Thursday, October 6th, 2011

Our graphic designer, Teddy shares some thoughts about living in Brooklyn…

As a new Brooklynite, one of the things I find most charming about living here is getting lost in Brooklyn – not the metaphorical gesture – like getting “lost in love”, but literally getting lost. Having no idea where you are. On the second night of my arrival here a year and a half ago, after a few drinks with friends, I ended up getting separated from them in the middle of Brooklyn. On top of that, my contact lenses had dried up and fallen out and my phone had died, so there I was – second night in an unfamiliar city, completely lost and halfway blind on top of that. For some reason though, I felt a great sense of ease.
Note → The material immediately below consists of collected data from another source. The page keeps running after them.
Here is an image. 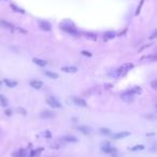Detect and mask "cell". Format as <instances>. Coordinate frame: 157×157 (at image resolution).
<instances>
[{
  "instance_id": "6da1fadb",
  "label": "cell",
  "mask_w": 157,
  "mask_h": 157,
  "mask_svg": "<svg viewBox=\"0 0 157 157\" xmlns=\"http://www.w3.org/2000/svg\"><path fill=\"white\" fill-rule=\"evenodd\" d=\"M68 102H72L75 106H79V107H83V108H86L87 107V103H86L85 100H83L81 98H77V97H71V98L68 99Z\"/></svg>"
},
{
  "instance_id": "7a4b0ae2",
  "label": "cell",
  "mask_w": 157,
  "mask_h": 157,
  "mask_svg": "<svg viewBox=\"0 0 157 157\" xmlns=\"http://www.w3.org/2000/svg\"><path fill=\"white\" fill-rule=\"evenodd\" d=\"M46 102L49 103L51 107H53V108H57V109L61 108V104H60V102H59L56 98H54V97H49V98L46 99Z\"/></svg>"
},
{
  "instance_id": "3957f363",
  "label": "cell",
  "mask_w": 157,
  "mask_h": 157,
  "mask_svg": "<svg viewBox=\"0 0 157 157\" xmlns=\"http://www.w3.org/2000/svg\"><path fill=\"white\" fill-rule=\"evenodd\" d=\"M55 116V114L52 111H47V110H45V111H43V112L40 113V117L41 118H53V117Z\"/></svg>"
},
{
  "instance_id": "277c9868",
  "label": "cell",
  "mask_w": 157,
  "mask_h": 157,
  "mask_svg": "<svg viewBox=\"0 0 157 157\" xmlns=\"http://www.w3.org/2000/svg\"><path fill=\"white\" fill-rule=\"evenodd\" d=\"M39 26H40L41 29H43V30H46V31H49V30H51V25H49L47 22L39 21Z\"/></svg>"
},
{
  "instance_id": "5b68a950",
  "label": "cell",
  "mask_w": 157,
  "mask_h": 157,
  "mask_svg": "<svg viewBox=\"0 0 157 157\" xmlns=\"http://www.w3.org/2000/svg\"><path fill=\"white\" fill-rule=\"evenodd\" d=\"M30 86L36 88V90H40L41 87H43V83L41 81H37V80H33V81H30Z\"/></svg>"
},
{
  "instance_id": "8992f818",
  "label": "cell",
  "mask_w": 157,
  "mask_h": 157,
  "mask_svg": "<svg viewBox=\"0 0 157 157\" xmlns=\"http://www.w3.org/2000/svg\"><path fill=\"white\" fill-rule=\"evenodd\" d=\"M61 29H63L66 32L68 33H70V35H73V36H76V35H79L77 31H76L75 29L73 27H67V26H61Z\"/></svg>"
},
{
  "instance_id": "52a82bcc",
  "label": "cell",
  "mask_w": 157,
  "mask_h": 157,
  "mask_svg": "<svg viewBox=\"0 0 157 157\" xmlns=\"http://www.w3.org/2000/svg\"><path fill=\"white\" fill-rule=\"evenodd\" d=\"M128 136H130V132L129 131H123V132H118V134H116V135H114V139H124V138H126V137H128Z\"/></svg>"
},
{
  "instance_id": "ba28073f",
  "label": "cell",
  "mask_w": 157,
  "mask_h": 157,
  "mask_svg": "<svg viewBox=\"0 0 157 157\" xmlns=\"http://www.w3.org/2000/svg\"><path fill=\"white\" fill-rule=\"evenodd\" d=\"M114 37H115V32L114 31H107L104 32V35H103V39L106 41L111 40V39H114Z\"/></svg>"
},
{
  "instance_id": "9c48e42d",
  "label": "cell",
  "mask_w": 157,
  "mask_h": 157,
  "mask_svg": "<svg viewBox=\"0 0 157 157\" xmlns=\"http://www.w3.org/2000/svg\"><path fill=\"white\" fill-rule=\"evenodd\" d=\"M101 150H102V152L109 153V154H112V153H115V152H116V148H112V146H108V145H106V146H102V148H101Z\"/></svg>"
},
{
  "instance_id": "30bf717a",
  "label": "cell",
  "mask_w": 157,
  "mask_h": 157,
  "mask_svg": "<svg viewBox=\"0 0 157 157\" xmlns=\"http://www.w3.org/2000/svg\"><path fill=\"white\" fill-rule=\"evenodd\" d=\"M122 99H123V100H125V101H130V100H132V99H134V95L130 94L129 92L127 90L125 94L122 95Z\"/></svg>"
},
{
  "instance_id": "8fae6325",
  "label": "cell",
  "mask_w": 157,
  "mask_h": 157,
  "mask_svg": "<svg viewBox=\"0 0 157 157\" xmlns=\"http://www.w3.org/2000/svg\"><path fill=\"white\" fill-rule=\"evenodd\" d=\"M77 130H80L84 135H90V128H88L87 126H80V127H77Z\"/></svg>"
},
{
  "instance_id": "7c38bea8",
  "label": "cell",
  "mask_w": 157,
  "mask_h": 157,
  "mask_svg": "<svg viewBox=\"0 0 157 157\" xmlns=\"http://www.w3.org/2000/svg\"><path fill=\"white\" fill-rule=\"evenodd\" d=\"M130 94H132V95H136V94H141L142 93V88L141 87H139V86H136V87H132V88H130L129 90Z\"/></svg>"
},
{
  "instance_id": "4fadbf2b",
  "label": "cell",
  "mask_w": 157,
  "mask_h": 157,
  "mask_svg": "<svg viewBox=\"0 0 157 157\" xmlns=\"http://www.w3.org/2000/svg\"><path fill=\"white\" fill-rule=\"evenodd\" d=\"M32 61L36 63V65H38V66H40V67H44V66H46V61H45V60H43V59L33 58V59H32Z\"/></svg>"
},
{
  "instance_id": "5bb4252c",
  "label": "cell",
  "mask_w": 157,
  "mask_h": 157,
  "mask_svg": "<svg viewBox=\"0 0 157 157\" xmlns=\"http://www.w3.org/2000/svg\"><path fill=\"white\" fill-rule=\"evenodd\" d=\"M61 70L63 72H67V73H75L77 71V69L75 67H63Z\"/></svg>"
},
{
  "instance_id": "9a60e30c",
  "label": "cell",
  "mask_w": 157,
  "mask_h": 157,
  "mask_svg": "<svg viewBox=\"0 0 157 157\" xmlns=\"http://www.w3.org/2000/svg\"><path fill=\"white\" fill-rule=\"evenodd\" d=\"M43 73H44L46 76H49V77H51V79H58V74L57 73H55V72H51V71H43Z\"/></svg>"
},
{
  "instance_id": "2e32d148",
  "label": "cell",
  "mask_w": 157,
  "mask_h": 157,
  "mask_svg": "<svg viewBox=\"0 0 157 157\" xmlns=\"http://www.w3.org/2000/svg\"><path fill=\"white\" fill-rule=\"evenodd\" d=\"M0 25H2L3 27H5V28H8V29H14V26L12 25V24H10V23H8V22H5V21H0Z\"/></svg>"
},
{
  "instance_id": "e0dca14e",
  "label": "cell",
  "mask_w": 157,
  "mask_h": 157,
  "mask_svg": "<svg viewBox=\"0 0 157 157\" xmlns=\"http://www.w3.org/2000/svg\"><path fill=\"white\" fill-rule=\"evenodd\" d=\"M85 37L87 38V39L93 40V41H96L97 39H98L97 35H95V33H93V32H87V33H85Z\"/></svg>"
},
{
  "instance_id": "ac0fdd59",
  "label": "cell",
  "mask_w": 157,
  "mask_h": 157,
  "mask_svg": "<svg viewBox=\"0 0 157 157\" xmlns=\"http://www.w3.org/2000/svg\"><path fill=\"white\" fill-rule=\"evenodd\" d=\"M0 104H1V106H3V107H7V106L9 104L8 99L5 98V96H2V95H0Z\"/></svg>"
},
{
  "instance_id": "d6986e66",
  "label": "cell",
  "mask_w": 157,
  "mask_h": 157,
  "mask_svg": "<svg viewBox=\"0 0 157 157\" xmlns=\"http://www.w3.org/2000/svg\"><path fill=\"white\" fill-rule=\"evenodd\" d=\"M14 157H25L26 156V151L25 150H19L17 153H14Z\"/></svg>"
},
{
  "instance_id": "ffe728a7",
  "label": "cell",
  "mask_w": 157,
  "mask_h": 157,
  "mask_svg": "<svg viewBox=\"0 0 157 157\" xmlns=\"http://www.w3.org/2000/svg\"><path fill=\"white\" fill-rule=\"evenodd\" d=\"M11 9H13L14 11H15V12H19V13H25V11H24V10L21 9V8H18V7H16V5H13V3L11 5Z\"/></svg>"
},
{
  "instance_id": "44dd1931",
  "label": "cell",
  "mask_w": 157,
  "mask_h": 157,
  "mask_svg": "<svg viewBox=\"0 0 157 157\" xmlns=\"http://www.w3.org/2000/svg\"><path fill=\"white\" fill-rule=\"evenodd\" d=\"M129 150L132 151V152H135V151H142V150H144V145H136L134 148H130Z\"/></svg>"
},
{
  "instance_id": "7402d4cb",
  "label": "cell",
  "mask_w": 157,
  "mask_h": 157,
  "mask_svg": "<svg viewBox=\"0 0 157 157\" xmlns=\"http://www.w3.org/2000/svg\"><path fill=\"white\" fill-rule=\"evenodd\" d=\"M5 83L7 85L9 86V87H15V86L17 85V83L16 82H13V81H9V80H5Z\"/></svg>"
},
{
  "instance_id": "603a6c76",
  "label": "cell",
  "mask_w": 157,
  "mask_h": 157,
  "mask_svg": "<svg viewBox=\"0 0 157 157\" xmlns=\"http://www.w3.org/2000/svg\"><path fill=\"white\" fill-rule=\"evenodd\" d=\"M156 55H150V56H145V57H142V59H148V60H152V61H155L156 60Z\"/></svg>"
},
{
  "instance_id": "cb8c5ba5",
  "label": "cell",
  "mask_w": 157,
  "mask_h": 157,
  "mask_svg": "<svg viewBox=\"0 0 157 157\" xmlns=\"http://www.w3.org/2000/svg\"><path fill=\"white\" fill-rule=\"evenodd\" d=\"M65 141H67V142H76L77 139H75L74 137H66V138H65Z\"/></svg>"
},
{
  "instance_id": "d4e9b609",
  "label": "cell",
  "mask_w": 157,
  "mask_h": 157,
  "mask_svg": "<svg viewBox=\"0 0 157 157\" xmlns=\"http://www.w3.org/2000/svg\"><path fill=\"white\" fill-rule=\"evenodd\" d=\"M100 132H101L102 135H109V134H110V130L107 129V128H100Z\"/></svg>"
},
{
  "instance_id": "484cf974",
  "label": "cell",
  "mask_w": 157,
  "mask_h": 157,
  "mask_svg": "<svg viewBox=\"0 0 157 157\" xmlns=\"http://www.w3.org/2000/svg\"><path fill=\"white\" fill-rule=\"evenodd\" d=\"M41 151H42V148H39L38 151H32V152H31V156H32V157H35L36 155L38 156V155H39V153H40Z\"/></svg>"
},
{
  "instance_id": "4316f807",
  "label": "cell",
  "mask_w": 157,
  "mask_h": 157,
  "mask_svg": "<svg viewBox=\"0 0 157 157\" xmlns=\"http://www.w3.org/2000/svg\"><path fill=\"white\" fill-rule=\"evenodd\" d=\"M81 53H82V55H84V56H88V57H90V56H92V53L87 52V51H82Z\"/></svg>"
},
{
  "instance_id": "83f0119b",
  "label": "cell",
  "mask_w": 157,
  "mask_h": 157,
  "mask_svg": "<svg viewBox=\"0 0 157 157\" xmlns=\"http://www.w3.org/2000/svg\"><path fill=\"white\" fill-rule=\"evenodd\" d=\"M151 85H152V87L154 88V90H156V87H157V81L156 80H154V81L151 83Z\"/></svg>"
},
{
  "instance_id": "f1b7e54d",
  "label": "cell",
  "mask_w": 157,
  "mask_h": 157,
  "mask_svg": "<svg viewBox=\"0 0 157 157\" xmlns=\"http://www.w3.org/2000/svg\"><path fill=\"white\" fill-rule=\"evenodd\" d=\"M17 111H18V112H22L23 115H26V110H24L23 108H18Z\"/></svg>"
},
{
  "instance_id": "f546056e",
  "label": "cell",
  "mask_w": 157,
  "mask_h": 157,
  "mask_svg": "<svg viewBox=\"0 0 157 157\" xmlns=\"http://www.w3.org/2000/svg\"><path fill=\"white\" fill-rule=\"evenodd\" d=\"M156 35H157V31L155 30V31L153 32V35L151 37H150V39H154V38H156Z\"/></svg>"
},
{
  "instance_id": "4dcf8cb0",
  "label": "cell",
  "mask_w": 157,
  "mask_h": 157,
  "mask_svg": "<svg viewBox=\"0 0 157 157\" xmlns=\"http://www.w3.org/2000/svg\"><path fill=\"white\" fill-rule=\"evenodd\" d=\"M5 114H7V115H8V116H10V115H11V114H12V112H11V111H10V110H5Z\"/></svg>"
},
{
  "instance_id": "1f68e13d",
  "label": "cell",
  "mask_w": 157,
  "mask_h": 157,
  "mask_svg": "<svg viewBox=\"0 0 157 157\" xmlns=\"http://www.w3.org/2000/svg\"><path fill=\"white\" fill-rule=\"evenodd\" d=\"M17 30L18 31H21V32H23V33H26V30H24V29H21V28H17Z\"/></svg>"
},
{
  "instance_id": "d6a6232c",
  "label": "cell",
  "mask_w": 157,
  "mask_h": 157,
  "mask_svg": "<svg viewBox=\"0 0 157 157\" xmlns=\"http://www.w3.org/2000/svg\"><path fill=\"white\" fill-rule=\"evenodd\" d=\"M0 87H1V82H0Z\"/></svg>"
}]
</instances>
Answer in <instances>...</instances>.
In the 1940s, The Situationist International, a loose group of Parisian revolutionaries, artists, and poets coined the term dérive to describe an unplanned wander through the streets of Paris. Their goal was not to end up at any particular destination, but to create experiences. They used the feelings of neighborhoods and streets to design their own psychogeography. They even drew up maps of their (sometimes vin-soaked) wanderings. This is what one of their maps looked like:

In Manhattan, it’s exceedingly easy to not get lost. Gridded streets and extreme vertical cues easily guide you directly to your intended destination. In Brooklyn though, it’s far easier to curve down the streets into a quiet alley full of interesting shops, or through multiple ethnic enclaves. I love passing by out of the way artist studios and talking to strangers that I would never normally pass going from A to B. In Manhattan, every inch is staked. In Brooklyn, there is space to get lost. In that sense, Brooklyn is not that different from Texas.